> What you have to do:
Which lines in the records contain the word "items"? Gather every such line and copy each one in full.

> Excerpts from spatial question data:
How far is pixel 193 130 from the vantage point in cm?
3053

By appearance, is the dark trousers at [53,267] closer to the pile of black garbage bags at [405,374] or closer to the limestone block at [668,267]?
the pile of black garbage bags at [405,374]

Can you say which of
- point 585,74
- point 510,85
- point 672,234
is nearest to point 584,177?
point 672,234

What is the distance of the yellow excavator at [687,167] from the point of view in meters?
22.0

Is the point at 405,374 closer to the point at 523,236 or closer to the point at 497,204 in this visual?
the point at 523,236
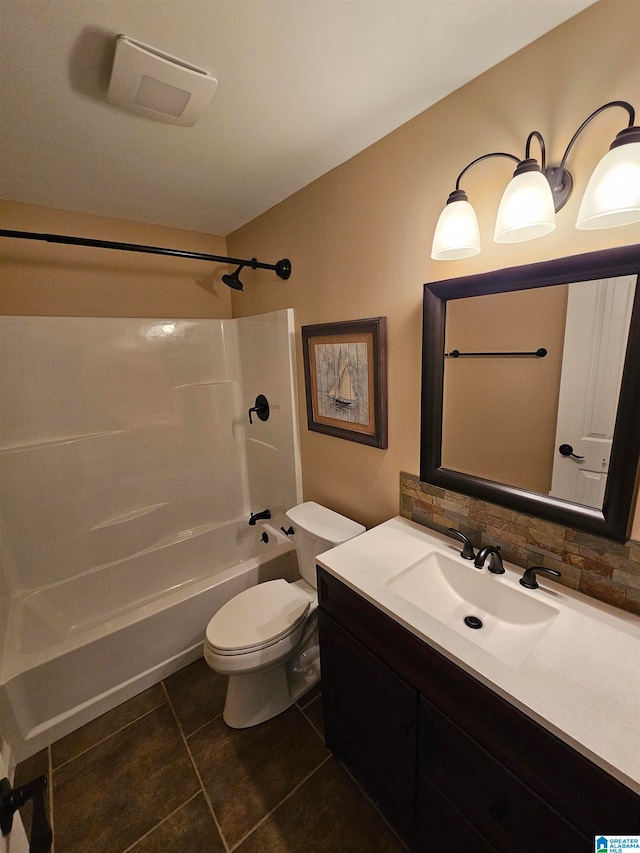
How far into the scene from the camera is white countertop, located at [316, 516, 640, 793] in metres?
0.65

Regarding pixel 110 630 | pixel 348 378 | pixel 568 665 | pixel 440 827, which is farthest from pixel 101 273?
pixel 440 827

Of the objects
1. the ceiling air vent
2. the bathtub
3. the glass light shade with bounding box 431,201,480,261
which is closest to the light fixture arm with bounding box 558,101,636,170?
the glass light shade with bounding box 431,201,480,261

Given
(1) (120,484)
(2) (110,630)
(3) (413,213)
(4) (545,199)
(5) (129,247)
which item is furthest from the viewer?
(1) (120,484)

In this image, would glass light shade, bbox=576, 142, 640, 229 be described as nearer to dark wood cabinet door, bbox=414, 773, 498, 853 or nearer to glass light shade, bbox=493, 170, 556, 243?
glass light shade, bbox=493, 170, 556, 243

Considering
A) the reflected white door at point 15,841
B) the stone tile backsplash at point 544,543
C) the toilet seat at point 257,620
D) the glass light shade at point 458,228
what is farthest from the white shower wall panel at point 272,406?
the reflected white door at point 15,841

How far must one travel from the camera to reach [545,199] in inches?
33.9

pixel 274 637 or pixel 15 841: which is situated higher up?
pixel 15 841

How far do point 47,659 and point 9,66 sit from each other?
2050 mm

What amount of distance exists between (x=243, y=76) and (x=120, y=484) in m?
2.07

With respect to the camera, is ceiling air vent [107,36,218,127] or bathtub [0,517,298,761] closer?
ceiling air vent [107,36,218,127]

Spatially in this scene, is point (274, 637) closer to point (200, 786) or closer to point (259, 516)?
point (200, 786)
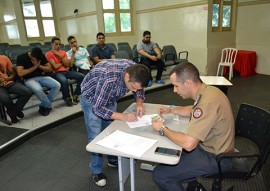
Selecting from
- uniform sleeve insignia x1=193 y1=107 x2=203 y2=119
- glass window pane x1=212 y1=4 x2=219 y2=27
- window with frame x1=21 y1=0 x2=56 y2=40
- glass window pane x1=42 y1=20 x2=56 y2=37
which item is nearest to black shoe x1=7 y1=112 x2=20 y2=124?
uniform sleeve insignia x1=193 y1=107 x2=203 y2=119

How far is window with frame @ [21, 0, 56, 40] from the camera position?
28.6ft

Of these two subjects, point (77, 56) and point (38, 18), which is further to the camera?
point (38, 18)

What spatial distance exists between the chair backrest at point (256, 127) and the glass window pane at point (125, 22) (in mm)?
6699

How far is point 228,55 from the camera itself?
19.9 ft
---
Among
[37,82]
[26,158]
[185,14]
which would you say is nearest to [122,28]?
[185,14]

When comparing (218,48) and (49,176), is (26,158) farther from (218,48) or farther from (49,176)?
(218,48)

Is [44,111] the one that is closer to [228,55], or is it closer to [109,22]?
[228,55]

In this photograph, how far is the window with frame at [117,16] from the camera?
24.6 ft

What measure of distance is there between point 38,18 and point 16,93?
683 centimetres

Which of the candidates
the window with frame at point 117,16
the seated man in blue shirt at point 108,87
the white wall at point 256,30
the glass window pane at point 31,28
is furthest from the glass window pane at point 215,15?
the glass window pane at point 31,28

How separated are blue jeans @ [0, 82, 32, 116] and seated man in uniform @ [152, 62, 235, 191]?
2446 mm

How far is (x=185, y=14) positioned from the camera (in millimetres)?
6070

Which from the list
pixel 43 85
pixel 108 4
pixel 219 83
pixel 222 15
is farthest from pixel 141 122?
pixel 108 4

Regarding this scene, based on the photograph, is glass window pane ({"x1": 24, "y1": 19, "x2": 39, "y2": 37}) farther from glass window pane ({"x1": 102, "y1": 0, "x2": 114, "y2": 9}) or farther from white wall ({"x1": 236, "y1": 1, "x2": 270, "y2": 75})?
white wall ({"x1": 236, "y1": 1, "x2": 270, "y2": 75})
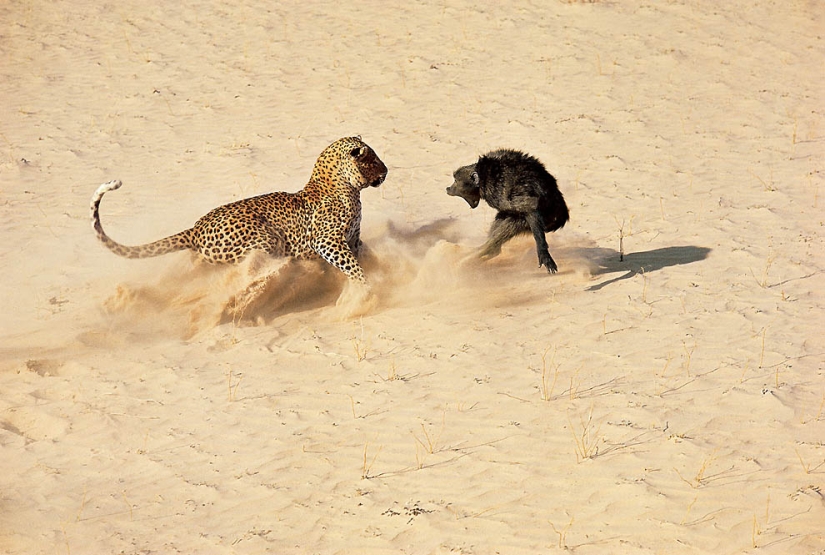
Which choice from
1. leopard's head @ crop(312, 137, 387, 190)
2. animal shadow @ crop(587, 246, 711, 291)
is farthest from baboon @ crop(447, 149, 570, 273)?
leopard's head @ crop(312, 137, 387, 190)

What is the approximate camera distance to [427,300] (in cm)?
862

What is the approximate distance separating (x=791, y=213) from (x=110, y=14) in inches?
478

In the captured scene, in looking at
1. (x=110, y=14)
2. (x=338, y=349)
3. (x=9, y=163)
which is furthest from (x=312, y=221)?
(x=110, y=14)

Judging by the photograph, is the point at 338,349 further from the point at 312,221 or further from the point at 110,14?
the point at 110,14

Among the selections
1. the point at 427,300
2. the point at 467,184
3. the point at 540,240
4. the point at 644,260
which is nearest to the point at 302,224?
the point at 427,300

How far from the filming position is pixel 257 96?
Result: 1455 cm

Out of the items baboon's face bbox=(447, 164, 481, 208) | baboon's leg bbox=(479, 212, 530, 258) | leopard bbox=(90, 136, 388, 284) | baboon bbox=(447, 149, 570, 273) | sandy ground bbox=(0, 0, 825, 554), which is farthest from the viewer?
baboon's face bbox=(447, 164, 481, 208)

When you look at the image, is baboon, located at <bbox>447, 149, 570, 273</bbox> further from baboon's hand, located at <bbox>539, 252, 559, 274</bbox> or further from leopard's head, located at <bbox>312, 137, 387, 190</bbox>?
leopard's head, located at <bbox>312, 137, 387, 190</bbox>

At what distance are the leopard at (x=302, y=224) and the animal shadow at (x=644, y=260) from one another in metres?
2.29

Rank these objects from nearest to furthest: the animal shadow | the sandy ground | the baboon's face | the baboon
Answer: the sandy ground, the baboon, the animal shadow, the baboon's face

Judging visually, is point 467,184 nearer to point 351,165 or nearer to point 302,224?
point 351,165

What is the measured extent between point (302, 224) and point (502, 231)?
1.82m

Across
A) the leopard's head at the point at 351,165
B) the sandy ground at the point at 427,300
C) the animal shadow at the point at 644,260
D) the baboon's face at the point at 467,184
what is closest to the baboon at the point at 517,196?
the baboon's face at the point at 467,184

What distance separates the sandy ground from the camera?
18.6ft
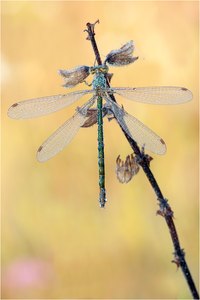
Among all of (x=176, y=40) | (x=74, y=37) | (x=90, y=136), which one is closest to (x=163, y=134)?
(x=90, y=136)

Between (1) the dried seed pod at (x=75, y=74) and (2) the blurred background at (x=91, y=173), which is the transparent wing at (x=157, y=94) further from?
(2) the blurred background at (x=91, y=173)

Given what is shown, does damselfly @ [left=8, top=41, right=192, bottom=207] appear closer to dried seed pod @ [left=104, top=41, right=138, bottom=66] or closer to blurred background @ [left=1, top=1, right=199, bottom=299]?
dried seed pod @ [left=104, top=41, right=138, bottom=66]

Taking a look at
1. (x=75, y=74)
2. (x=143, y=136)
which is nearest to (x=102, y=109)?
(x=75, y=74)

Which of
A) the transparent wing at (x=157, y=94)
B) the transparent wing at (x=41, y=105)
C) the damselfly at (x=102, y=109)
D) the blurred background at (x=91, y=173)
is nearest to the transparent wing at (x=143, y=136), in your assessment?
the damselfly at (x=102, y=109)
...
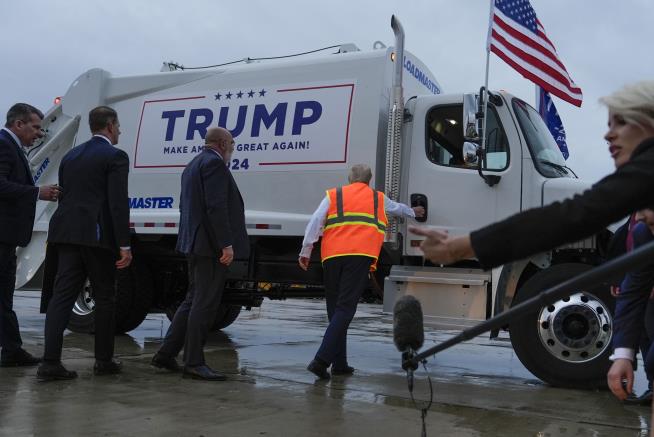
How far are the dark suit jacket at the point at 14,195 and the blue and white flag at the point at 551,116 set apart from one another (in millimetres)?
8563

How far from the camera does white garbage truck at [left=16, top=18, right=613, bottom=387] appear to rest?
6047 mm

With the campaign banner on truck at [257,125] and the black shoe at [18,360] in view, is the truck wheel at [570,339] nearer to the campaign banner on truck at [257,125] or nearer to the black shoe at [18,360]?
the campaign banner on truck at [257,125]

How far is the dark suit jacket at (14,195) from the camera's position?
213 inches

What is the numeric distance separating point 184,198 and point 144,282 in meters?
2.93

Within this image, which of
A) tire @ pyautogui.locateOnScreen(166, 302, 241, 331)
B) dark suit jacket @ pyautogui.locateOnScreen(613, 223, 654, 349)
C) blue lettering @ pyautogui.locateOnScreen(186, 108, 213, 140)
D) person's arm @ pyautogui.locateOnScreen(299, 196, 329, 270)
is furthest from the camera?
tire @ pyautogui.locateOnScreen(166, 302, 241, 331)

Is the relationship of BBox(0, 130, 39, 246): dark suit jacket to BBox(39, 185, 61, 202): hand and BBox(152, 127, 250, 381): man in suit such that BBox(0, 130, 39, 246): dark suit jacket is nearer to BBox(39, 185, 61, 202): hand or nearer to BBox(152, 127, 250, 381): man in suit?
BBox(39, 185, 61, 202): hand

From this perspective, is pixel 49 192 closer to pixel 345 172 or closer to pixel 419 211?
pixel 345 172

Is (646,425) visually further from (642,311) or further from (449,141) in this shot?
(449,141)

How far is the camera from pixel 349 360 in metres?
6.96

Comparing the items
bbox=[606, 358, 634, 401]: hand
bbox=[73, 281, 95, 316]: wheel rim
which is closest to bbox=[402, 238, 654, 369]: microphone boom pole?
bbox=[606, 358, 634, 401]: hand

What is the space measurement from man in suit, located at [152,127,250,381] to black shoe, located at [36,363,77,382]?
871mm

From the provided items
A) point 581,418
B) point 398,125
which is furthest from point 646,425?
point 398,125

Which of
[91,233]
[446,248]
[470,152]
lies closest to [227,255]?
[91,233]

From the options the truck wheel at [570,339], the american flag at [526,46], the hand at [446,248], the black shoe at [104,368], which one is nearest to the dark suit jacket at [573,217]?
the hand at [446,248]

> Right answer:
Out of the items baboon's face bbox=(447, 164, 481, 208) | baboon's leg bbox=(479, 212, 530, 258) | leopard bbox=(90, 136, 388, 284) | baboon bbox=(447, 149, 570, 273) | sandy ground bbox=(0, 0, 825, 554), which is farthest from the viewer?
Comparing the items
From the provided items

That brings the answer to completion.